▶ [ESTRATTO FORNITO]
↓↓↓
Van Straten: Alinari, un antico racconto che diventa start up

di FRANCO DE FELICE*

Si potrebbe affermare, senza piaggeria, che primo presidente della neonata Fondazione Alinari non poteva che essere un fiorentino rappresentato dalla figura e dal curriculum di Giorgio Van Straten, scrittore che da anni si occupa di amministrazione culturale. Una carriera di incarichi prestigiosi, cominciata negli anni ’80 con la direzione dell’Istituto Gramsci toscano, poi presidente dell’orchestra regionale Toscana, consigliere d’amministrazione della Biennale di Venezia e anche presidente dell’Agis. Dal 2002 al 2005 è stato sovrintendente della Fondazione Teatro del Maggio Musicale Fiorentino, successivamente a Roma presidente dell’azienda speciale Palaexpo che gestiva le Scuderie del Quirinale, il palazzo delle Esposizioni, le case del Cinema e del Jazz. Dal 2009 al 2012 consigliere d’amministrazione della Rai, dal 2015 al 2019 direttore dell’Istituto Italiano di Cultura a New York.
↑↑↑
▶ [ESERCIZI PROPOSTI]
**1.** Nell'estratto su Giorgio Van Straten, quale istituto diresse all'inizio della sua carriera negli anni ’80?
**2.** Prosegui l'articolo su Giorgio Van Straten e la Fondazione Alinari a partire dall'ultima frase riportata.
L'elenco che segue proviene da una fonte diversa.

▶ [SEZIONE DATI]
↓↓↓
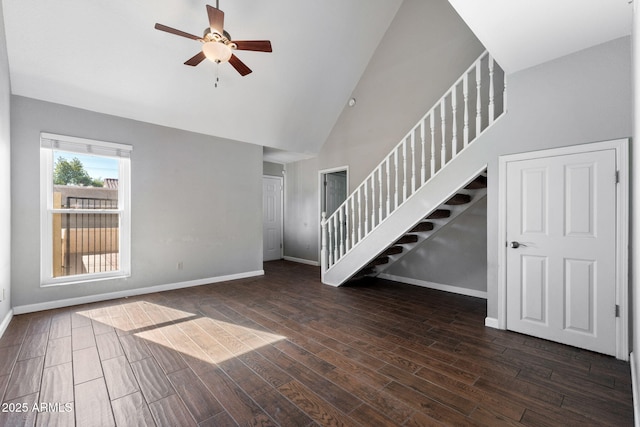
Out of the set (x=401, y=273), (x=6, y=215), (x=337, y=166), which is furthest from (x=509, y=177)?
(x=6, y=215)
↑↑↑
▶ [SOLUZIONI IN ORDINE]
**1.** L'Istituto Gramsci toscano.

**2.**
Ora questa nuova avventura, il rilancio e la gestione del patrimonio fotografico universalmente conosciuto come “Fratelli Alinari”, la cui attività è iniziata a Firenze nel 1852, passato qualche mese fa in mani pubbliche. Si tratta di un patrimonio di oltre 5 milioni di pezzi, composto soprattutto di materiale fotografico (positivi, stampe e album fotografici, negativi sia su lastra di veltro sia su pellicola e incunaboli come dagherrotipi, ambrotipi, ferrotipi e altri oggetti unici), a cui va aggiunto un altrettanto ricco materiale bibliografico e strumentale. 

Raggiungiamo Giorgio Van Straten con una videochiamata. In sottofondo sembra di avvertire i rumori tipici di un cantiere aperto, di frenetici lavori in corso.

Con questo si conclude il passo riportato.